◆ TEXT SHOWN ◆
Adventures in Parenting, Family Life, Random Thoughts

Best laid plans

I was in bed at 8:30 pm with my kindle. My alarm was set for 5:00 am (along with the coffee pot). My computer and everything I needed for the morning was downstairs. I was ready for tomorrow.

I love to write. It’s my way of organizing my thoughts, my way of making sense of things, my way of worship and personal growth, and hopefully a way to encourage others. My husband and I discussed making time for me to do just that, uninterrupted, and I was really looking forward to it.

And then at 2:30 am, sweet baby James woke up with a fever and never fully went back to sleep. Which meant I never went back to sleep. Suddenly, all my preparation for my early morning writing session was out the window. I was now going to have to figure out how to get sleep and parent our 4 little ones, including a sick baby, with very little sleep. My time dedicated to writing was quickly replaced with begging and pleading to God for energy and strength for the day and wellness for my family.

These are the times I just want to pull the covers over my head and not participate in the day. I struggle so much between the all or nothing. I either strive for a great day, rhythm, and just loving and enjoying my family, or I have days like this when I want to put the kids in front of a screen in their jammies all day, let them destroy the house and eat whatever they want until I can declare early bedtime at 6pm. I know I need to allow rest and grace, but too much of no rhythm triggers bad moods for me and my kids. Plans are good, routines are good, but keeping those when I hit a snag has me repeating “Jesus, take the wheel” All. Day. Long.

Sometimes the best laid plans fail. Sometimes it’s because of our own doing, sometimes it’s because of others or external circumstances. But I know one thing, life’s hiccups aren’t a surprise to God.

What if our messed up plans are actually God trying to get our attention? Maybe when our plans are shifted or pulled right out from under us, it’s God’s way of pushing us to exercise our trust muscles. In those situations, we have no choice but to look and really search for Him.

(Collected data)
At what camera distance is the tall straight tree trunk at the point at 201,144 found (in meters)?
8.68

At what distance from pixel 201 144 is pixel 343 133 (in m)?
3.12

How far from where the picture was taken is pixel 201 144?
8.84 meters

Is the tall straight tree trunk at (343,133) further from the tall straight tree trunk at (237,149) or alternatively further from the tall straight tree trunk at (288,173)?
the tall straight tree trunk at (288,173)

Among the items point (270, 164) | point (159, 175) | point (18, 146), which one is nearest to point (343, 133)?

◆ TASKS ◆
A – Reproduce everything in the post on best laid plans from "I was in bed" down to "ready for tomorrow.".
B – Using the post on best laid plans, say yes or no to each statement and quote the words that settle it: (i) The writer's alarm was set for 6:00 am. (ii) Baby James woke up with a fever at 2:30 am. (iii) The writer is parenting four little ones.
C – Put this sentence from the post on best laid plans into Spanish: "But I know one thing, life’s hiccups aren’t a surprise to God."

◆ SOLUTIONS TO EACH TASK ◆
A –
I was in bed at 8:30 pm with my kindle. My alarm was set for 5:00 am (along with the coffee pot). My computer and everything I needed for the morning was downstairs. I was ready for tomorrow.

B –
(i) No: "My alarm was set for 5:00 am"
(ii) Yes: "at 2:30 am, sweet baby James woke up with a fever"
(iii) Yes: "parent our 4 little ones"

C – Pero sé una cosa: los contratiempos de la vida no son una sorpresa para Dios.